Dans son dernier ouvrage, « L’Épreuve de l’invisible », l’anthropologue David Dupuis décrypte la manière dont les stages spirituels centrés sur l’ayahuasca, une plante psychédélique traditionnelle du Pérou, transforment le rapport des participants à la modernité. Selon Le Monde, cette pratique attire chaque année des milliers de voyageurs en quête d’expériences spirituelles ou thérapeutiques, au point de s’apparenter à un phénomène de pèlerinage, comparable aux déplacements de fidèles chrétiens vers Lourdes.
Ce qu’il faut retenir
- L’ayahuasca, breuvage sacré issu de la tradition amazonienne, est au cœur de stages spirituels de plus en plus populaires auprès des Occidentaux.

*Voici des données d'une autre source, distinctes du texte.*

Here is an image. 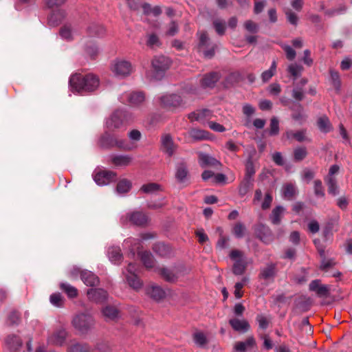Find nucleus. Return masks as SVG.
I'll return each instance as SVG.
<instances>
[{
	"label": "nucleus",
	"instance_id": "f257e3e1",
	"mask_svg": "<svg viewBox=\"0 0 352 352\" xmlns=\"http://www.w3.org/2000/svg\"><path fill=\"white\" fill-rule=\"evenodd\" d=\"M71 87L78 93L91 92L99 86L100 80L97 76L93 74H75L69 78Z\"/></svg>",
	"mask_w": 352,
	"mask_h": 352
},
{
	"label": "nucleus",
	"instance_id": "f03ea898",
	"mask_svg": "<svg viewBox=\"0 0 352 352\" xmlns=\"http://www.w3.org/2000/svg\"><path fill=\"white\" fill-rule=\"evenodd\" d=\"M72 326L81 334H87L95 325L93 316L85 313H79L74 316L72 321Z\"/></svg>",
	"mask_w": 352,
	"mask_h": 352
},
{
	"label": "nucleus",
	"instance_id": "7ed1b4c3",
	"mask_svg": "<svg viewBox=\"0 0 352 352\" xmlns=\"http://www.w3.org/2000/svg\"><path fill=\"white\" fill-rule=\"evenodd\" d=\"M100 144L104 148L117 147L124 151H130L131 149V146L126 140L108 132L104 133L101 137Z\"/></svg>",
	"mask_w": 352,
	"mask_h": 352
},
{
	"label": "nucleus",
	"instance_id": "20e7f679",
	"mask_svg": "<svg viewBox=\"0 0 352 352\" xmlns=\"http://www.w3.org/2000/svg\"><path fill=\"white\" fill-rule=\"evenodd\" d=\"M230 258L234 261L232 272L236 276L242 275L245 272L248 263L243 253L239 250H233L230 252Z\"/></svg>",
	"mask_w": 352,
	"mask_h": 352
},
{
	"label": "nucleus",
	"instance_id": "39448f33",
	"mask_svg": "<svg viewBox=\"0 0 352 352\" xmlns=\"http://www.w3.org/2000/svg\"><path fill=\"white\" fill-rule=\"evenodd\" d=\"M170 60L164 55L155 56L151 62L152 67L155 73V78H161L164 72L170 67Z\"/></svg>",
	"mask_w": 352,
	"mask_h": 352
},
{
	"label": "nucleus",
	"instance_id": "423d86ee",
	"mask_svg": "<svg viewBox=\"0 0 352 352\" xmlns=\"http://www.w3.org/2000/svg\"><path fill=\"white\" fill-rule=\"evenodd\" d=\"M120 100L124 104L138 107L144 102L145 95L142 91L125 92L120 96Z\"/></svg>",
	"mask_w": 352,
	"mask_h": 352
},
{
	"label": "nucleus",
	"instance_id": "0eeeda50",
	"mask_svg": "<svg viewBox=\"0 0 352 352\" xmlns=\"http://www.w3.org/2000/svg\"><path fill=\"white\" fill-rule=\"evenodd\" d=\"M183 267L182 266H174L171 268L158 267L155 271L166 281L175 283L181 276Z\"/></svg>",
	"mask_w": 352,
	"mask_h": 352
},
{
	"label": "nucleus",
	"instance_id": "6e6552de",
	"mask_svg": "<svg viewBox=\"0 0 352 352\" xmlns=\"http://www.w3.org/2000/svg\"><path fill=\"white\" fill-rule=\"evenodd\" d=\"M160 104L167 109H175L183 105L182 97L177 94H165L159 98Z\"/></svg>",
	"mask_w": 352,
	"mask_h": 352
},
{
	"label": "nucleus",
	"instance_id": "1a4fd4ad",
	"mask_svg": "<svg viewBox=\"0 0 352 352\" xmlns=\"http://www.w3.org/2000/svg\"><path fill=\"white\" fill-rule=\"evenodd\" d=\"M111 71L117 76L125 77L131 74L132 65L124 60H115L111 65Z\"/></svg>",
	"mask_w": 352,
	"mask_h": 352
},
{
	"label": "nucleus",
	"instance_id": "9d476101",
	"mask_svg": "<svg viewBox=\"0 0 352 352\" xmlns=\"http://www.w3.org/2000/svg\"><path fill=\"white\" fill-rule=\"evenodd\" d=\"M125 116V111L122 110L116 111L107 120V129L109 131H113L114 129H119L123 124Z\"/></svg>",
	"mask_w": 352,
	"mask_h": 352
},
{
	"label": "nucleus",
	"instance_id": "9b49d317",
	"mask_svg": "<svg viewBox=\"0 0 352 352\" xmlns=\"http://www.w3.org/2000/svg\"><path fill=\"white\" fill-rule=\"evenodd\" d=\"M94 179L98 185H107L116 180L117 174L111 170H102L97 173Z\"/></svg>",
	"mask_w": 352,
	"mask_h": 352
},
{
	"label": "nucleus",
	"instance_id": "f8f14e48",
	"mask_svg": "<svg viewBox=\"0 0 352 352\" xmlns=\"http://www.w3.org/2000/svg\"><path fill=\"white\" fill-rule=\"evenodd\" d=\"M276 274V264L274 263H269L261 269L258 278L264 280L265 281H273Z\"/></svg>",
	"mask_w": 352,
	"mask_h": 352
},
{
	"label": "nucleus",
	"instance_id": "ddd939ff",
	"mask_svg": "<svg viewBox=\"0 0 352 352\" xmlns=\"http://www.w3.org/2000/svg\"><path fill=\"white\" fill-rule=\"evenodd\" d=\"M126 219L133 225L139 226H146L148 220V217L144 213L140 211L128 213L126 216Z\"/></svg>",
	"mask_w": 352,
	"mask_h": 352
},
{
	"label": "nucleus",
	"instance_id": "4468645a",
	"mask_svg": "<svg viewBox=\"0 0 352 352\" xmlns=\"http://www.w3.org/2000/svg\"><path fill=\"white\" fill-rule=\"evenodd\" d=\"M161 142L162 151L169 157L172 156L176 150V145L174 144L170 135H163L162 136Z\"/></svg>",
	"mask_w": 352,
	"mask_h": 352
},
{
	"label": "nucleus",
	"instance_id": "2eb2a0df",
	"mask_svg": "<svg viewBox=\"0 0 352 352\" xmlns=\"http://www.w3.org/2000/svg\"><path fill=\"white\" fill-rule=\"evenodd\" d=\"M67 336V331L63 329H60L56 330L50 336H49L47 342L51 344L62 346L65 342Z\"/></svg>",
	"mask_w": 352,
	"mask_h": 352
},
{
	"label": "nucleus",
	"instance_id": "dca6fc26",
	"mask_svg": "<svg viewBox=\"0 0 352 352\" xmlns=\"http://www.w3.org/2000/svg\"><path fill=\"white\" fill-rule=\"evenodd\" d=\"M220 74L217 72H212L204 75L200 80L201 87L212 88L220 78Z\"/></svg>",
	"mask_w": 352,
	"mask_h": 352
},
{
	"label": "nucleus",
	"instance_id": "f3484780",
	"mask_svg": "<svg viewBox=\"0 0 352 352\" xmlns=\"http://www.w3.org/2000/svg\"><path fill=\"white\" fill-rule=\"evenodd\" d=\"M87 297L89 300L96 302H103L107 299V292L102 289H88Z\"/></svg>",
	"mask_w": 352,
	"mask_h": 352
},
{
	"label": "nucleus",
	"instance_id": "a211bd4d",
	"mask_svg": "<svg viewBox=\"0 0 352 352\" xmlns=\"http://www.w3.org/2000/svg\"><path fill=\"white\" fill-rule=\"evenodd\" d=\"M257 237L265 243H270L273 241V235L270 229L264 226L259 225L256 229Z\"/></svg>",
	"mask_w": 352,
	"mask_h": 352
},
{
	"label": "nucleus",
	"instance_id": "6ab92c4d",
	"mask_svg": "<svg viewBox=\"0 0 352 352\" xmlns=\"http://www.w3.org/2000/svg\"><path fill=\"white\" fill-rule=\"evenodd\" d=\"M82 282L89 287L96 286L99 283L98 277L91 271L82 270L80 272Z\"/></svg>",
	"mask_w": 352,
	"mask_h": 352
},
{
	"label": "nucleus",
	"instance_id": "aec40b11",
	"mask_svg": "<svg viewBox=\"0 0 352 352\" xmlns=\"http://www.w3.org/2000/svg\"><path fill=\"white\" fill-rule=\"evenodd\" d=\"M229 324L232 328L238 332L245 333L250 329V324L245 320H240L238 318H232L229 320Z\"/></svg>",
	"mask_w": 352,
	"mask_h": 352
},
{
	"label": "nucleus",
	"instance_id": "412c9836",
	"mask_svg": "<svg viewBox=\"0 0 352 352\" xmlns=\"http://www.w3.org/2000/svg\"><path fill=\"white\" fill-rule=\"evenodd\" d=\"M101 312L106 321H113L119 318V311L114 306L107 305L102 309Z\"/></svg>",
	"mask_w": 352,
	"mask_h": 352
},
{
	"label": "nucleus",
	"instance_id": "4be33fe9",
	"mask_svg": "<svg viewBox=\"0 0 352 352\" xmlns=\"http://www.w3.org/2000/svg\"><path fill=\"white\" fill-rule=\"evenodd\" d=\"M306 129H302L297 131L289 130L286 131L285 136L289 140L295 139L296 141L299 142L305 141L311 142V140L306 136Z\"/></svg>",
	"mask_w": 352,
	"mask_h": 352
},
{
	"label": "nucleus",
	"instance_id": "5701e85b",
	"mask_svg": "<svg viewBox=\"0 0 352 352\" xmlns=\"http://www.w3.org/2000/svg\"><path fill=\"white\" fill-rule=\"evenodd\" d=\"M211 116L212 111L209 109H204L190 113L188 115V118L191 121L196 120L199 122H203L205 119L210 118Z\"/></svg>",
	"mask_w": 352,
	"mask_h": 352
},
{
	"label": "nucleus",
	"instance_id": "b1692460",
	"mask_svg": "<svg viewBox=\"0 0 352 352\" xmlns=\"http://www.w3.org/2000/svg\"><path fill=\"white\" fill-rule=\"evenodd\" d=\"M285 209L281 206H276L270 215V220L274 225H279L281 222L282 217L284 215Z\"/></svg>",
	"mask_w": 352,
	"mask_h": 352
},
{
	"label": "nucleus",
	"instance_id": "393cba45",
	"mask_svg": "<svg viewBox=\"0 0 352 352\" xmlns=\"http://www.w3.org/2000/svg\"><path fill=\"white\" fill-rule=\"evenodd\" d=\"M188 170L184 162H179L176 166L175 177L179 182H184L187 179Z\"/></svg>",
	"mask_w": 352,
	"mask_h": 352
},
{
	"label": "nucleus",
	"instance_id": "a878e982",
	"mask_svg": "<svg viewBox=\"0 0 352 352\" xmlns=\"http://www.w3.org/2000/svg\"><path fill=\"white\" fill-rule=\"evenodd\" d=\"M132 160V157L128 155H116L111 157V162L116 166H129Z\"/></svg>",
	"mask_w": 352,
	"mask_h": 352
},
{
	"label": "nucleus",
	"instance_id": "bb28decb",
	"mask_svg": "<svg viewBox=\"0 0 352 352\" xmlns=\"http://www.w3.org/2000/svg\"><path fill=\"white\" fill-rule=\"evenodd\" d=\"M66 16V12L64 10H57L53 12L48 18L49 23L51 25H58Z\"/></svg>",
	"mask_w": 352,
	"mask_h": 352
},
{
	"label": "nucleus",
	"instance_id": "cd10ccee",
	"mask_svg": "<svg viewBox=\"0 0 352 352\" xmlns=\"http://www.w3.org/2000/svg\"><path fill=\"white\" fill-rule=\"evenodd\" d=\"M254 186V179L244 177L239 186V194L241 197L245 196Z\"/></svg>",
	"mask_w": 352,
	"mask_h": 352
},
{
	"label": "nucleus",
	"instance_id": "c85d7f7f",
	"mask_svg": "<svg viewBox=\"0 0 352 352\" xmlns=\"http://www.w3.org/2000/svg\"><path fill=\"white\" fill-rule=\"evenodd\" d=\"M199 160L201 167H205L206 166H217L221 165V162L215 158L204 153H201L199 155Z\"/></svg>",
	"mask_w": 352,
	"mask_h": 352
},
{
	"label": "nucleus",
	"instance_id": "c756f323",
	"mask_svg": "<svg viewBox=\"0 0 352 352\" xmlns=\"http://www.w3.org/2000/svg\"><path fill=\"white\" fill-rule=\"evenodd\" d=\"M153 250L157 254L162 257L168 256L171 254L170 247L163 243H155Z\"/></svg>",
	"mask_w": 352,
	"mask_h": 352
},
{
	"label": "nucleus",
	"instance_id": "7c9ffc66",
	"mask_svg": "<svg viewBox=\"0 0 352 352\" xmlns=\"http://www.w3.org/2000/svg\"><path fill=\"white\" fill-rule=\"evenodd\" d=\"M108 256L109 260L114 263L120 262L122 258L121 250L118 246H112L108 249Z\"/></svg>",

- Ces expériences sont perçues par l’anthropologue David Dupuis comme des « pèlerinages modernes », au même titre que les voyages religieux vers des lieux saints.
- L’ouvrage « L’Épreuve de l’invisible » explore comment ces pratiques remettent en question les valeurs de la société contemporaine.
- Les participants, souvent en quête de sens, y voient une occasion de réévaluer leur rapport au monde et à eux-mêmes.
Un phénomène en pleine expansion
Le succès des stages à l’ayahuasca s’inscrit dans un mouvement plus large de recherche de sens et de spiritualité alternative. D’après David Dupuis, ces expériences ne se limitent pas à une simple consommation de psychédéliques, mais s’apparentent à des rituels initiatiques, encadrés par des guides locaux ou des chamanes. Le Monde souligne que le Pérou, berceau de cette pratique, attire désormais des milliers de visiteurs chaque année, principalement en provenance d’Europe et d’Amérique du Nord. Les centres spécialisés, souvent installés en Amazonie, proposent des retraites de plusieurs jours, incluant des cérémonies nocturnes et des temps de méditation.
Un miroir des tensions modernes
Pour l’anthropologue, ces pèlerinages répondent à une quête de sens dans une société marquée par l’individualisme et la rapidité. « Ces voyageurs viennent chercher une expérience qui bouleverse leur rapport au temps, à la nature et à eux-mêmes », explique-t-il. Dans « L’Épreuve de l’invisible », il analyse comment l’ayahuasca, utilisée depuis des siècles par les peuples autochtones, est aujourd’hui détournée de son contexte traditionnel pour répondre à des attentes contemporaines. Les participants, souvent issus de milieux urbains et hyperconnectés, y voient une occasion de se reconnecter à une forme de spiritualité « authentique ».
Entre spiritualité et tourisme de masse
Cette démocratisation soulève cependant des questions éthiques. David Dupuis met en garde contre les dérives possibles : commercialisation excessive, exploitation des chamanes locaux ou encore risques sanitaires liés à une consommation non encadrée. D’après Le Monde, certains centres peinent à concilier respect des traditions et attentes des touristes, parfois en quête de sensations fortes plutôt que de développement personnel. « On observe une tension entre l’authenticité des pratiques traditionnelles et leur adaptation aux demandes du marché », précise l’anthropologue.
Ces évolutions interrogent plus largement sur la frontière entre quête spirituelle et tourisme expérientiel. Si l’ayahuasca continue de fasciner, son avenir dépendra de sa capacité à concilier respect des cultures ancestrales et adaptation aux réalités contemporaines.